- **Text under study**
+-------+
RESEARCH TRIANGLE PARK – The Federal Reserve remains committed to reducing inflation in the U.S. economy, an official told an audience at the 21st Annual Economic Forecast Forum on Friday afternoon.
According to Tom Barkin, the president and CEO of the Federal Reserve Bank of Richmond, demand for goods and services will weaken in time, but inflation still persists in the U.S. economy.
“Inflation is still too high,” said Barkin. “We forecast additional rate increases this year.”
But instead of the rapid, historic increases in the federal funds rate that began in March 2022 and accelerated throughout the summer and through the Federal Reserve Open Market Committee’s most recent meeting in December, Barkin noted that he expects the Federal Reserve to slow the pace and severity of interest rate hikes in 2023.
“We moved quickly last year, and what we’re doing is taking our foot off the gas,” said Barkin. “It makes sense to steer more deliberately.”
According to the CME FedWatch Tool, there is a 75.7% probability that the Federal Reserve will increase interest rates by 25 basis points, or one-quarter of one percent, at the February 2023 meeting of the Open Market Committee.
+-------+
- **Required work**
(1) In the text about the Federal Reserve's inflation outlook, what position does Tom Barkin hold?
(2) Reproduce the passage from the Federal Reserve text, starting at "But instead of" and ending at "Open Market Committee.".
Rely only on the text about the Federal Reserve's inflation outlook.

(Source data)
+-------+
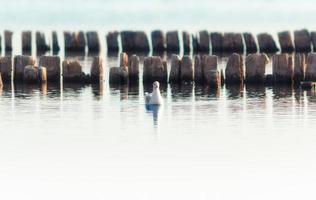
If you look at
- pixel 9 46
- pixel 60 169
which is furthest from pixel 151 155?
pixel 9 46

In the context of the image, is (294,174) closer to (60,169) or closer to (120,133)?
(60,169)

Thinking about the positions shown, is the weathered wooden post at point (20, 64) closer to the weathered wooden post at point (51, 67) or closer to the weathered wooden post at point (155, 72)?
the weathered wooden post at point (51, 67)

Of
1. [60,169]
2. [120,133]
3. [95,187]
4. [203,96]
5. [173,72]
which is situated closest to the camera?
[95,187]

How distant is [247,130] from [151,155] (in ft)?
11.8

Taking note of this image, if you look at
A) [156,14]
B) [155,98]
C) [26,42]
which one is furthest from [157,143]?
[156,14]

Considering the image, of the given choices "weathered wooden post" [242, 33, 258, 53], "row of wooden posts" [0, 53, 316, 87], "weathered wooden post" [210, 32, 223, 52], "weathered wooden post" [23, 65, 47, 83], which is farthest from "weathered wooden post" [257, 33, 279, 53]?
"weathered wooden post" [23, 65, 47, 83]

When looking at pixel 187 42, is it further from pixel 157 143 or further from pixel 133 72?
pixel 157 143

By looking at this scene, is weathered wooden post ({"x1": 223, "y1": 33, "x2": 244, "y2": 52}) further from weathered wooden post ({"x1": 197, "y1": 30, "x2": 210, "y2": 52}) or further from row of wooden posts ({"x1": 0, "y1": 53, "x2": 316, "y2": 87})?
row of wooden posts ({"x1": 0, "y1": 53, "x2": 316, "y2": 87})

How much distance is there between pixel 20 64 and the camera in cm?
3722

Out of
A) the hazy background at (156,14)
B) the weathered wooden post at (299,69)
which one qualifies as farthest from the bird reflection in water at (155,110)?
the hazy background at (156,14)

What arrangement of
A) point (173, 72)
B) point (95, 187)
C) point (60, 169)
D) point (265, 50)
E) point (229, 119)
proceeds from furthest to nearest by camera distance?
point (265, 50) → point (173, 72) → point (229, 119) → point (60, 169) → point (95, 187)

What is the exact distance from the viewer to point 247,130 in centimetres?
2681

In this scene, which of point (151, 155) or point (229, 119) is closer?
point (151, 155)

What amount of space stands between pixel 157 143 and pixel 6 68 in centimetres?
1306
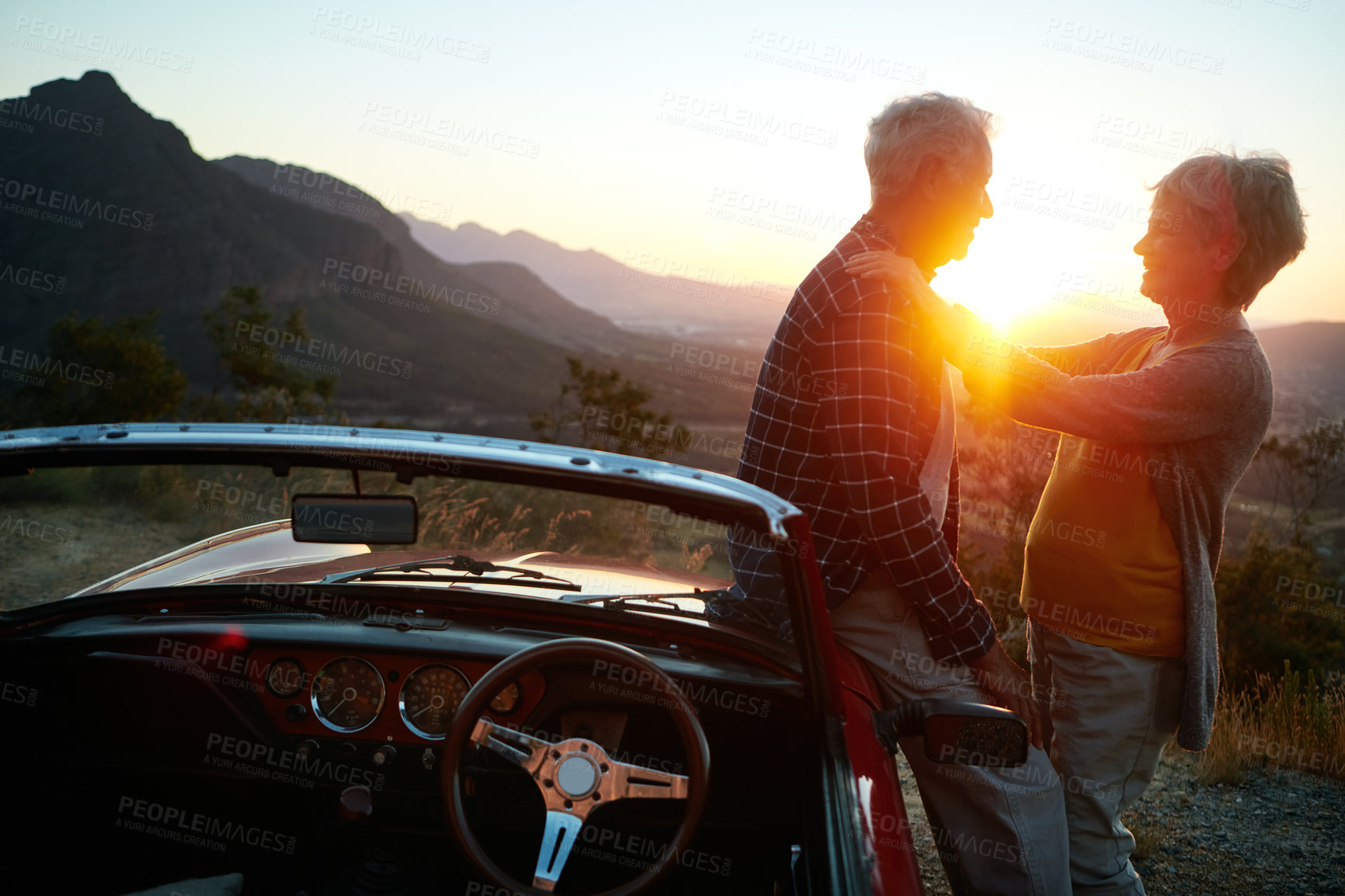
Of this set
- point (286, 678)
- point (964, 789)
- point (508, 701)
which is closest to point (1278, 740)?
point (964, 789)

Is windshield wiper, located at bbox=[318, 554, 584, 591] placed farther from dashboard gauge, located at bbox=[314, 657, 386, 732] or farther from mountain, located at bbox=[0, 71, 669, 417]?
mountain, located at bbox=[0, 71, 669, 417]

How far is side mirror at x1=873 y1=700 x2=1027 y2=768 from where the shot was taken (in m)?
1.73

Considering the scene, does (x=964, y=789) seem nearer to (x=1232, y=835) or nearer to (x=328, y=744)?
(x=328, y=744)

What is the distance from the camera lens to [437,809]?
7.19ft

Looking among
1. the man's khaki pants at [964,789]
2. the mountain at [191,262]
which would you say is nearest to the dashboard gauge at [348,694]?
the man's khaki pants at [964,789]

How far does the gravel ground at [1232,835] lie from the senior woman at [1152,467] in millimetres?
1457

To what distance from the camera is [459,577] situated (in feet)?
8.05

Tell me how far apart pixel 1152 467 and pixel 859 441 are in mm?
920

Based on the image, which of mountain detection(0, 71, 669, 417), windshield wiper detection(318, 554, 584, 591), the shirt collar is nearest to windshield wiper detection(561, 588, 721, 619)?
windshield wiper detection(318, 554, 584, 591)

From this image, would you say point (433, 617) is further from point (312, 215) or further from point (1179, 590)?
point (312, 215)

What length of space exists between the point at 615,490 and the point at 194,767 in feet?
5.10

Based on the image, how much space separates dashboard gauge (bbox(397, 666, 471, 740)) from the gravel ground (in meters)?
2.42

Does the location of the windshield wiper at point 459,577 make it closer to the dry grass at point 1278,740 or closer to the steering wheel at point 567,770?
the steering wheel at point 567,770

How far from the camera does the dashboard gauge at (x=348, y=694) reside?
2.22m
+-------+
- **Solutions to each task**
(1) He is the president and CEO of the Federal Reserve Bank of Richmond.

(2)
But instead of the rapid, historic increases in the federal funds rate that began in March 2022 and accelerated throughout the summer and through the Federal Reserve Open Market Committee’s most recent meeting in December, Barkin noted that he expects the Federal Reserve to slow the pace and severity of interest rate hikes in 2023.
“We moved quickly last year, and what we’re doing is taking our foot off the gas,” said Barkin. “It makes sense to steer more deliberately.”
According to the CME FedWatch Tool, there is a 75.7% probability that the Federal Reserve will increase interest rates by 25 basis points, or one-quarter of one percent, at the February 2023 meeting of the Open Market Committee.